─── GIVEN DATA

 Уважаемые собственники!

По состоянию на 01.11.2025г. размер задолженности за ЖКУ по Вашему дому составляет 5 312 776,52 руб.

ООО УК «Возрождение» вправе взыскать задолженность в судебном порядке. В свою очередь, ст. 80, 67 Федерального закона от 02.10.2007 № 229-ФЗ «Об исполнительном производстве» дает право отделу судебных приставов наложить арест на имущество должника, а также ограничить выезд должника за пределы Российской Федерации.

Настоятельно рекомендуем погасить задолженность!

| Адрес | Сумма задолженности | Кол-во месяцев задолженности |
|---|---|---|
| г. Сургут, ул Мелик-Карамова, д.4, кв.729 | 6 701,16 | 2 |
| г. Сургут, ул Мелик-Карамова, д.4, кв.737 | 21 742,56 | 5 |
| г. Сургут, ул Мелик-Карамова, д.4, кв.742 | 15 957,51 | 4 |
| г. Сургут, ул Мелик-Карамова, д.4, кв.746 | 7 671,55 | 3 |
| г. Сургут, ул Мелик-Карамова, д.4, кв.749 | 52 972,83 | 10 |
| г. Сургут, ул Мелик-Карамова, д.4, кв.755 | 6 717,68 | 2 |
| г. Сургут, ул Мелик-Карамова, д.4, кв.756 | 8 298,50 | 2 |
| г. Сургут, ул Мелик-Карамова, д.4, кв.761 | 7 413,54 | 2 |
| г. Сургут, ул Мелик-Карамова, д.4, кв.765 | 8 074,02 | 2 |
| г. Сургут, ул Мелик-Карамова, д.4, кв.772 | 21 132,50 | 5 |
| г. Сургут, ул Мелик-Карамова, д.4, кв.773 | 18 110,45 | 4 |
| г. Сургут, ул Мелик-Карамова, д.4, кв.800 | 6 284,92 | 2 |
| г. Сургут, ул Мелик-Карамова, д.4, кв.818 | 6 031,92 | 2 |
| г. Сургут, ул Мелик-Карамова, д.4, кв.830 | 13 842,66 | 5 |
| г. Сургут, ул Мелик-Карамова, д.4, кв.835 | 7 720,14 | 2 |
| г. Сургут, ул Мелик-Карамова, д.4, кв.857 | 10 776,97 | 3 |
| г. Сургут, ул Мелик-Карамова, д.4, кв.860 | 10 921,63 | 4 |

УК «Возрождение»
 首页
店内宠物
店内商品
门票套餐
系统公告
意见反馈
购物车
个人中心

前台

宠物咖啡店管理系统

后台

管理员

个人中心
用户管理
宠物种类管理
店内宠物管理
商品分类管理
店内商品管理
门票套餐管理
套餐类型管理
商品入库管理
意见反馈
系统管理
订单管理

──────

ABOUT THIS EXERCISE:
All of the material above needs to be transcribed verbatim.

ANSWER FOR THE TASK:
 Уважаемые собственники!

По состоянию на 01.11.2025г. размер задолженности за ЖКУ по Вашему дому составляет 5 312 776,52 руб.

ООО УК «Возрождение» вправе взыскать задолженность в судебном порядке. В свою очередь, ст. 80, 67 Федерального закона от 02.10.2007 № 229-ФЗ «Об исполнительном производстве» дает право отделу судебных приставов наложить арест на имущество должника, а также ограничить выезд должника за пределы Российской Федерации.

Настоятельно рекомендуем погасить задолженность!

| Адрес | Сумма задолженности | Кол-во месяцев задолженности |
|---|---|---|
| г. Сургут, ул Мелик-Карамова, д.4, кв.729 | 6 701,16 | 2 |
| г. Сургут, ул Мелик-Карамова, д.4, кв.737 | 21 742,56 | 5 |
| г. Сургут, ул Мелик-Карамова, д.4, кв.742 | 15 957,51 | 4 |
| г. Сургут, ул Мелик-Карамова, д.4, кв.746 | 7 671,55 | 3 |
| г. Сургут, ул Мелик-Карамова, д.4, кв.749 | 52 972,83 | 10 |
| г. Сургут, ул Мелик-Карамова, д.4, кв.755 | 6 717,68 | 2 |
| г. Сургут, ул Мелик-Карамова, д.4, кв.756 | 8 298,50 | 2 |
| г. Сургут, ул Мелик-Карамова, д.4, кв.761 | 7 413,54 | 2 |
| г. Сургут, ул Мелик-Карамова, д.4, кв.765 | 8 074,02 | 2 |
| г. Сургут, ул Мелик-Карамова, д.4, кв.772 | 21 132,50 | 5 |
| г. Сургут, ул Мелик-Карамова, д.4, кв.773 | 18 110,45 | 4 |
| г. Сургут, ул Мелик-Карамова, д.4, кв.800 | 6 284,92 | 2 |
| г. Сургут, ул Мелик-Карамова, д.4, кв.818 | 6 031,92 | 2 |
| г. Сургут, ул Мелик-Карамова, д.4, кв.830 | 13 842,66 | 5 |
| г. Сургут, ул Мелик-Карамова, д.4, кв.835 | 7 720,14 | 2 |
| г. Сургут, ул Мелик-Карамова, д.4, кв.857 | 10 776,97 | 3 |
| г. Сургут, ул Мелик-Карамова, д.4, кв.860 | 10 921,63 | 4 |

УК «Возрождение»
 首页
店内宠物
店内商品
门票套餐
系统公告
意见反馈
购物车
个人中心

前台

宠物咖啡店管理系统

后台

管理员

个人中心
用户管理
宠物种类管理
店内宠物管理
商品分类管理
店内商品管理
门票套餐管理
套餐类型管理
商品入库管理
意见反馈
系统管理
订单管理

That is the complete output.